Caporalato. Quello che Saviano non dice

ROMA – Nella puntata di “Che tempo che fa” di ieri Roberto Saviano ha deciso di portare alla ribalta delle cronache la bella storia di Yvan Sagnet, giovane camerunense che due estati fa si è reso protagonista del clamoroso sciopero dei braccianti a Nardò contro il caporalato e lo sfruttamento delle braccia nelle campagne pugliesi.

La scelta di Saviano è stata coraggiosa perché nel nostro paese è davvero difficile parlare di agricoltura e delle complesse dinamiche che “regolano” il mercato del lavoro in questo settore.
Il grande pubblico ha apprezzato il monologo dello scrittore e la breve testimonianza di Yvan. A trasmissione appena conclusa in tanti sui social network scrivevano che d’ora in poi mangiare un piatto di pasta al pomodoro sarà diverso.
Sapere infatti che dietro ad un prodotto simbolo del Made in Italy si annidino gli interessi delle cosche mafiose e che nel nostro paese esistano ancora gli schiavi è assolutamente sconvolgente.
Saviano ha fatto bene quindi a portare alla luce questa drammatica e cruda realtà.
Ma c’è una storia che nel suo lungo monologo non ha voluto raccontare.  

La battaglia di Yvan Sagnet per introdurre il reato

Ha detto infatti lo scrittore: “E’ grazie ad Yvan e alla sua battaglia se in Italia è stato introdotto il reato di caporalato”.
E’ vero, lo sciopero dei braccianti di Nardò è stato un fatto epocale ed ha dato un forte impulso all’iter di una legge contro il caporalato che da mesi giaceva in Parlamento.
La legge in questione, però, è stata fortemente voluta e richiesta a gran voce dal sindacato, dalla Cgil e da due categorie – la Flai e la Fillea – che rappresentano i lavoratori agricoli ed edili, che sono quelli direttamente colpiti dalla piaga del caporalato.
Perché omettere tutto questo? Perché ignorare che dietro a questa grande battaglia di civiltà ci sia il sindacato? Non è un dettaglio da poco: su questo terreno non c’è la politica, non c’è la classe imprenditoriale, non c’è l’associazionismo cattolico.
C’è il sindacato, anzi c’è la Cgil.

Ignorate iniziative  della Cgil contro schiavismo e sfruttamento

Saviano ha deciso di mandare un messaggio, forse di più facile ed immediata comprensione ma fuorviante e forse anche controproducente, secondo il quale per sfidare i caporali e le logiche mafiose occorre essere una sorta di super-eroe.
Non è così e la battaglia del sindacato contro il caporalato, lo sfruttamento e lo schiavismo sta li a dimostrarlo.
La lotta alla mafia la fanno ogni giorno tanti uomini e tante donne con la semplicità delle loro azioni, senza clamori, senza grandi palcoscenici.
Non può e non deve passare l’idea che si tratti solo ed esclusivamente di atti isolati e spontanei.
Al sindacato si possono addossare tante colpe e si possono muovere innumerevoli critiche.
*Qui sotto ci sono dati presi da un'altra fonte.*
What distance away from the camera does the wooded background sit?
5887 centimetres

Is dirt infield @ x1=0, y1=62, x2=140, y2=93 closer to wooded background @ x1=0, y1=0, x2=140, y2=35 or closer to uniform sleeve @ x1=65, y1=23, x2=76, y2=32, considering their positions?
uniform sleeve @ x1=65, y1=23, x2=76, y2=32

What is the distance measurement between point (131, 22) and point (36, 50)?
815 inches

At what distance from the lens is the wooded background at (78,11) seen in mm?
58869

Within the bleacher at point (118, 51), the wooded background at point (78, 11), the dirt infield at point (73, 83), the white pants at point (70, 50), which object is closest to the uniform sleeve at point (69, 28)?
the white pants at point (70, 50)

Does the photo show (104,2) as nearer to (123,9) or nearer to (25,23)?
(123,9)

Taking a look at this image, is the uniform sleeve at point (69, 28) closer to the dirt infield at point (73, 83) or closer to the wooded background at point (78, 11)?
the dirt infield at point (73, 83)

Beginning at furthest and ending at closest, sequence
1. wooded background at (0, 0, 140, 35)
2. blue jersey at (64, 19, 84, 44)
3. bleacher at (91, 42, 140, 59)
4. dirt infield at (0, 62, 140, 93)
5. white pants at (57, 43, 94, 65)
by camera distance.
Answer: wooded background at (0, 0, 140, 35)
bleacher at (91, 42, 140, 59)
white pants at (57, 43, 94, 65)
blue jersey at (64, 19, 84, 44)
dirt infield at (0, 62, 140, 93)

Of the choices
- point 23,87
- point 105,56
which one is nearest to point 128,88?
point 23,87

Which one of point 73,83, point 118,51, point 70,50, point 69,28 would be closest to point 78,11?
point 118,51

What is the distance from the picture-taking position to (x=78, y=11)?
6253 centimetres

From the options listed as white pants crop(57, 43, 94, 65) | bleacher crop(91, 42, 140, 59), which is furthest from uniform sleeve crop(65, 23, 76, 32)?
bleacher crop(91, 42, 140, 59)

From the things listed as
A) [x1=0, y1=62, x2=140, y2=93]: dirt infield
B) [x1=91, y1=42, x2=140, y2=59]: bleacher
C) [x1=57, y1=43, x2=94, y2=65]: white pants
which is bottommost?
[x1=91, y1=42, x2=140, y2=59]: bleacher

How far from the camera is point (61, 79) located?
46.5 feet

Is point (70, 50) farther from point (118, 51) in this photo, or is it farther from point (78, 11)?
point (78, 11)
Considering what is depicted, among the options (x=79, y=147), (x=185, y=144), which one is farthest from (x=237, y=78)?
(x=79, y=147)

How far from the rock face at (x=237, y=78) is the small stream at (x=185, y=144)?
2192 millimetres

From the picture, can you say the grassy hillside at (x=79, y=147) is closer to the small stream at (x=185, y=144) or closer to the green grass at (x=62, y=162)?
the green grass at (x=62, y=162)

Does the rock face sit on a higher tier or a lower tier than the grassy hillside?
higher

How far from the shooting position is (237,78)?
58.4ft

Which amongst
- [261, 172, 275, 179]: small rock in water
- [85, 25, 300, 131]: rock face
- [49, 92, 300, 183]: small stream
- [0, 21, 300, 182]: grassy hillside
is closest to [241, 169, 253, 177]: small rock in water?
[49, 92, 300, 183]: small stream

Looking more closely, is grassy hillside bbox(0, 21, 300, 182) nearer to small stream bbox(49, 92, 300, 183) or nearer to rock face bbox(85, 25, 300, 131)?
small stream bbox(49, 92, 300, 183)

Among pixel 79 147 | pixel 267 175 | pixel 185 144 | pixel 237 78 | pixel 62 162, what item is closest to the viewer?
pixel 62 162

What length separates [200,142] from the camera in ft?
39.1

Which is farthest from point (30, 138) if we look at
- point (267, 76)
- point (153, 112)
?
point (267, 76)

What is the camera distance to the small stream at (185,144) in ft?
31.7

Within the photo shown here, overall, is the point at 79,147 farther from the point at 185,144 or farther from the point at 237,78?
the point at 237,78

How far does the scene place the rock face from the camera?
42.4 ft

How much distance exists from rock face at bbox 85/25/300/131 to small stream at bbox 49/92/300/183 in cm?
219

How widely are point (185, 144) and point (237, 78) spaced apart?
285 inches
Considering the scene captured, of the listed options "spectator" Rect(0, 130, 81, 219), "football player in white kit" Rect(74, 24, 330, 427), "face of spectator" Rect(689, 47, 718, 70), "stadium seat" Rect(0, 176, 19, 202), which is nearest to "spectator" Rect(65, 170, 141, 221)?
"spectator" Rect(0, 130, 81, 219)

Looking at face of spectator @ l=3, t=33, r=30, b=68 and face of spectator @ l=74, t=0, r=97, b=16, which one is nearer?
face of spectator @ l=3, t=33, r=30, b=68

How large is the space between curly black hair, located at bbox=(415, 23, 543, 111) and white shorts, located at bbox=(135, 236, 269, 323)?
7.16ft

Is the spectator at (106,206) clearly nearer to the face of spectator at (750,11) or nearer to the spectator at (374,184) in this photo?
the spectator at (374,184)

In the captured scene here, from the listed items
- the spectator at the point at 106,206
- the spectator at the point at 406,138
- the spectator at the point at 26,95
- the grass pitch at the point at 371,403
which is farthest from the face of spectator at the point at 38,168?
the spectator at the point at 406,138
Non si può però non raccontare dello straordinario e quotidiano lavoro che svolge in favore della legalità e della giustizia sociale nei campi e nei cantieri di tutta Italia. Così come non si può non segnalare l’impegno di centinaia di giovani e di pensionati organizzati dalla Cgil, dallo Spi e dall’Arci che da anni lavorano ogni estate nelle tante terre confiscate alle mafie in Sicilia, Calabria, Campania e Puglia.
Perché poi limitarsi a dire che dietro al pomodoro c’è la mafia senza ammettere che nel nostro paese ci sia un tessuto imprenditoriale che fa profitto sfruttando le braccia e calpestando la dignità dei lavoratori.

 In combutta mafie e Imprenditori senza scrupoli

E’ vero, in agricoltura le mafie la fanno da padroni, dettano legge e gestiscono direttamente tutta la filiera agricola, dal campo alla tavola.
Ma c’è anche un’altra verità, forse meno scenica e meno spettacolare che ci racconta di imprenditori senza scrupoli che pagano i lavoratori tre euro all’ora solo ed esclusivamente perché gli conviene, perché ciò ingigantisce i loro guadagni e perché a pochi interessa che dietro ad un piatto di pasta ci sia la miseria e lo sfruttamento di tanti uomini e tante donne venuti da lontano.
Chiamiamola come vogliamo: che sia bieco liberismo o più semplicemente la “banalità del male” conta poco perché resta una verità incontestabile.
Saviano ieri sera poteva raccontare anche tutto questo ma ha scelto di non farlo.
Al grande pubblico ancora una volta è stata raccontata una parte della storia.
La speranza è che un giorno possa conoscerla tutta e per intero.